優良な業者は、突然自宅に押しかけることはありません。アポなしで訪ねてくる業者は違法ですので、毅然とした態度で対応しましょう。
廃品回収車による違法行為の具体例
違法行為①不法投棄
粗大ゴミや不用品を適切に処分せず、不法投棄している違法な廃品回収業者もいます。まだ使える家電や家具はリサイクル業車に買い取ってもらい、残った粗大ゴミなどを不法投棄することで成り立っている廃品回収業者も存在するのです。
不用品を引き取ってもらった後のことは関係ないと考える人もいますが、不法投棄は依頼者も共犯とみなされます。不法投棄は1000万円以下の罰金、または5年以下の懲役刑が科せられる違法行為であることを認識しておきましょう。出典:不法投棄に関する罰則(九都県市首脳会議廃棄物問題検討委員会)
違法行為②過剰請求
不用品を積み込んでから、不当に高額な料金を請求してくる違法業者もいます。「特別な処分が必要だから」「量が多いから」といった理由をつけて、相場を上回る高額料金を請求してきます。
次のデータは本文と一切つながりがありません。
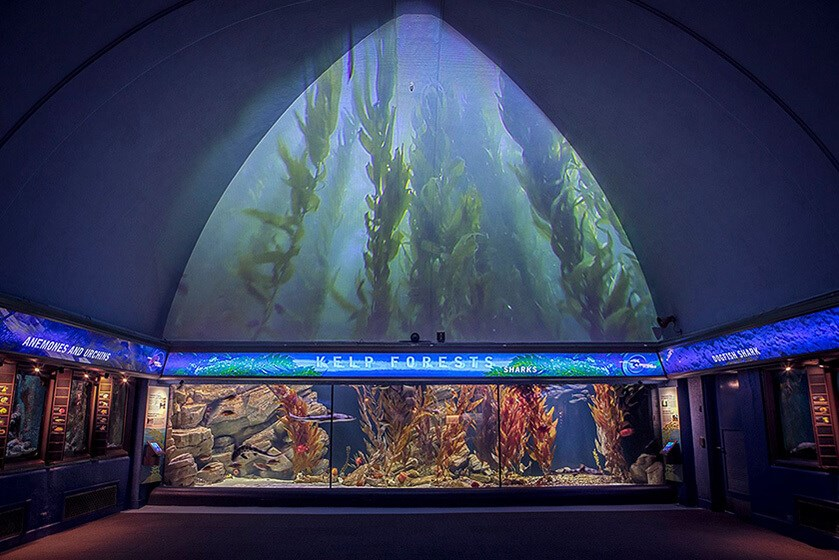 Image of Shedd Aquarium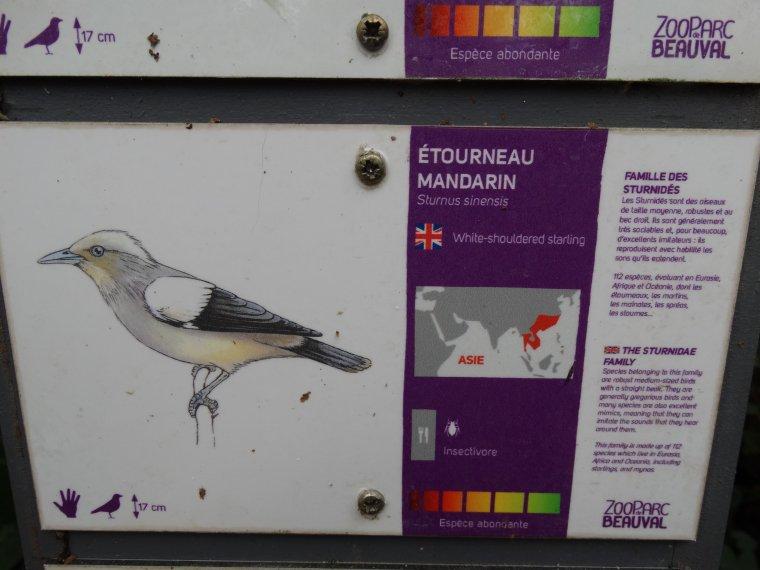 ETOURNEAU MANDARIN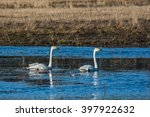 whooper swans | Shutterstock . vector #397922632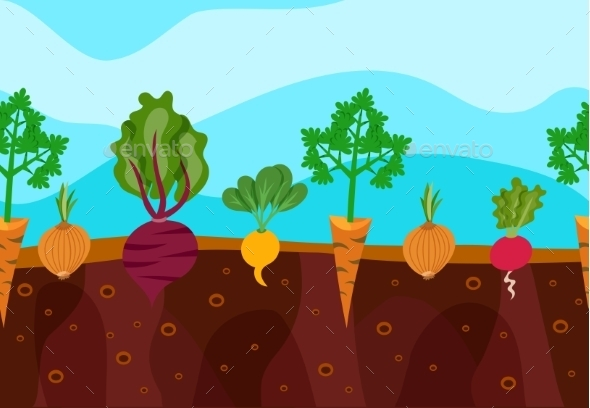 Growing Vegetables Illustration - Flowers & Plants Nature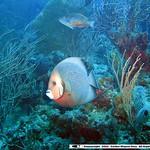 Reeffish vol1.01 (31)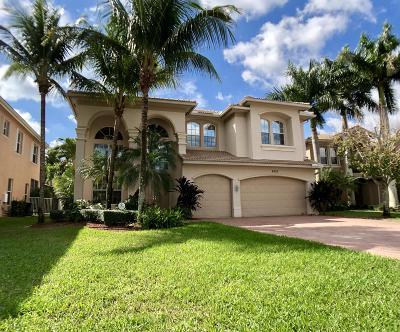 Boynton Beach Single Family Home For Sale: 8523 Skybar Lake Cove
威圧的な態度で料金請求されると、恐怖心から支払ってしまうケースも少なくありません。さらに、料金の支払いを断ると、出張費や荷物を積み込んだ作業代といった名目で、料金請求してきて支払うまで居座り続けます。
違法行為③家電リサイクル法違反
家電リサイクル法は、一般家庭や事務所から排出された家電製品(テレビやエアコンなど)から、有用な部分や材料をリサイクルし、廃棄物を減量、資源の有効利用を促進するための法律です。
違法な廃品回収業者は無許可であることが多いため、家電リサイクル法違反で運営している可能性が高いでしょう。違法な廃品回収業者は家電を適切に処分できないため、火災や有毒ガスの発生といったトラブルが問題視されています。出典:家電リサイクル法(特定家庭用機器再商品化法)(経済産業省)
違法行為④海外に不正輸出
日本製の家具や家電は品質が良いため、海外では高い需要があります。日本では価値のない不用品でも海外では需要があるため、無料で廃品回収して輸出することで利益を得ている業者もいるのです。
また、価値のある金属(鉄やレアメタル)だけを取り出し、海外へ違法に輸出している業者もいます。このような違法業者は、必要な金属以外を山中へ不法投棄したり、埋め立てていることも多いようです。
違法行為⑤個人情報の流出
パソコンやスマートフォンが違法業者の手に渡ると、個人情報を抜き取られる可能性があります。個人情報は売買され、犯罪や勧誘電話に利用されます。データを消していても安心はできないので、パソコンやスマートフォンは適切な業者に持ち込み処分してもらうか、下取りしてもらいましょう。
違法行為⑥強引な買取りや窃盗
違法業者の中には強引に家の中に入り込み、必要な品物まで回収する悪質な業者もいます。言葉巧みに品物を回収するようしむけたり、脅しに近い言葉で強引に品物を回収していきます。家に男性が不在で、女性や高齢者しかいない場合は特に注意が必要です。
特定商取引の法改正により、悪質な訪問購入(出張買取り)は規制の対象となっています。悪質な業者は強引に回収を迫ってきますので、対応には注意しましょう。出典:訪問購入(特定商取引法ガイド)
廃品回収業者とトラブルになったときの対策
対策①消費者生活センターに相談する
違法な廃品回収業者とトラブルになった場合は、消費者生活センターに連絡しましょう。消費者生活センターは、商品購入だけでなく、サービス利用で生じた問題についても相談することができます。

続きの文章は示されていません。